The broken shoulder hurt unmercifully as Barry turned toward a door leading back into the house. “Since you won’t tell me, I’ll have to look for myself.”
A revolver appeared in Graumann’s plump hand. “I think not. You asked for treatment and I’m going to give it to you. First an injection of a sedative—”
“Try it.”
“—unless you’d prefer the injection of a lead pellet from this gun, which has cured worse cases than yours.”
“You’re giving yourself away,” Barry said with satisfaction, “and the police will be here any minute.”
“The police?” Graumann smiled bleakly. “I’ve practiced in this house for ten years. A lot of my patients have delusions such as yours. The police will understand when I explain.”
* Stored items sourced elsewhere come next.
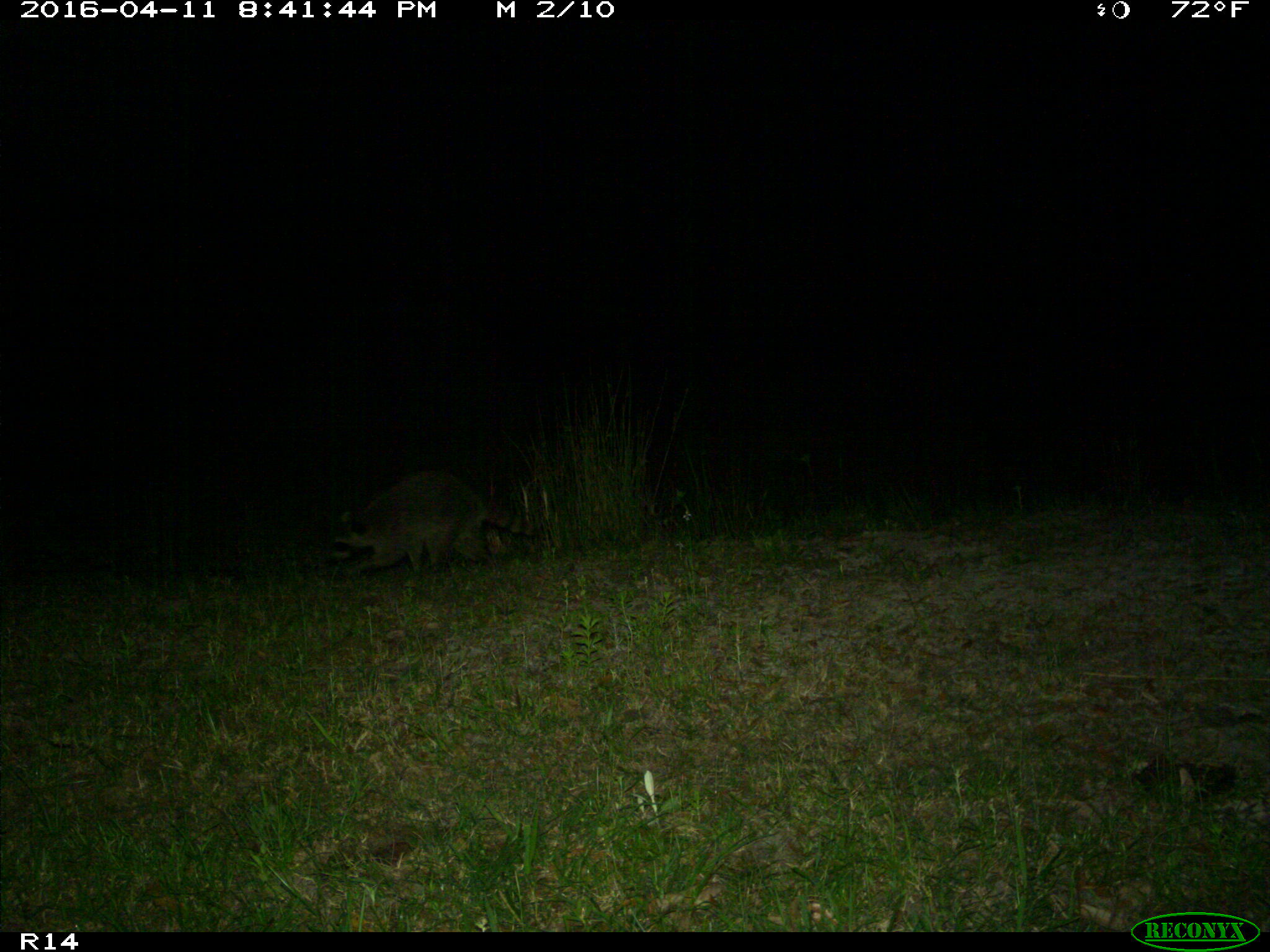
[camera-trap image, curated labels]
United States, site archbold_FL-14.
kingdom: Animalia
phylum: Chordata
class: Mammalia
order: Carnivora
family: Procyonidae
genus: Procyon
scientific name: Procyon lotor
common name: common raccoon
Procyon lotor (common raccoon).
Barry felt a chill of uncertainty. Graumann appeared genuine and his credentials would be real. The cops would hesitate to interfere. If it were not too late to save Mathilda Jones already, it might well be too late by the time the authorities could be convinced of the need for action.
Graumann took a hypodermic needle from a cabinet. “A solution of scopolamine and morphine will do it. The police will find you a little confused, a trifle bewildered.”
“I’ll be damned if you’re going to dope me!”
“Will you?” Graumann’s smiled broadened. “Imagination again, my poor fellow. I assure yo
u, in all seriousness—”
The doorbell echoed through the house. The breath went out of Barry in a long sigh. “The cops,” he said.
“Perhaps, after all, it’s best.” Graumann put the revolver in his hip pocket and went calmly to the front door.
As soon as the other’s back was turned, Barry strode to the door that had attracted him earlier. He opened it and peered into the dusk of a curtained room in which were tables, shelves of bottles and a couch. His eyes made out a sheet-covered human form on the couch.
He winced as a hand grasped his injured shoulder. He turned to face Graumann and a police sergeant and a patrolman, the latter two in uniform.
The sergeant’s gaze was frosty. He said, “A fine thing, raising hell in a doctor’s office!”
Barry leaned in the doorway, breathing hard. “A kidnaper’s office, you mean—and a killer’s! Arrest Graumann and everyone else in the place—and be careful, because they’re armed.”
Graumann shook his naked head sadly. “A complete mental breakdown, Sergeant Cassidy. Bellevue Psychiatric Hospital is only a block away. Why not take him there?”
“A good idea. I’ll do it . . . Come on, son.
Nobody’s going to hurt you.”
Barry evaded the hand that would have grasped his broken shoulder again.
“You’ve got to believe me! There’s a kidnaped girl in the next room, dead or unconscious. Her father was murdered. Ask her about it, if she’s still alive.”
Cassidy frowned, peering into the dark of the other room, seeing the still figure.
“Maybe I can straighten this out,” the doctor said, “Young man, can you describe this girl?”
“She’s small, slim, dark, about twenty—”
“Did you also happen to see her—ah—abductors?”
“One was an elderly man with white hair and two were young fellows, tall and husky, who pretended to be detectives.”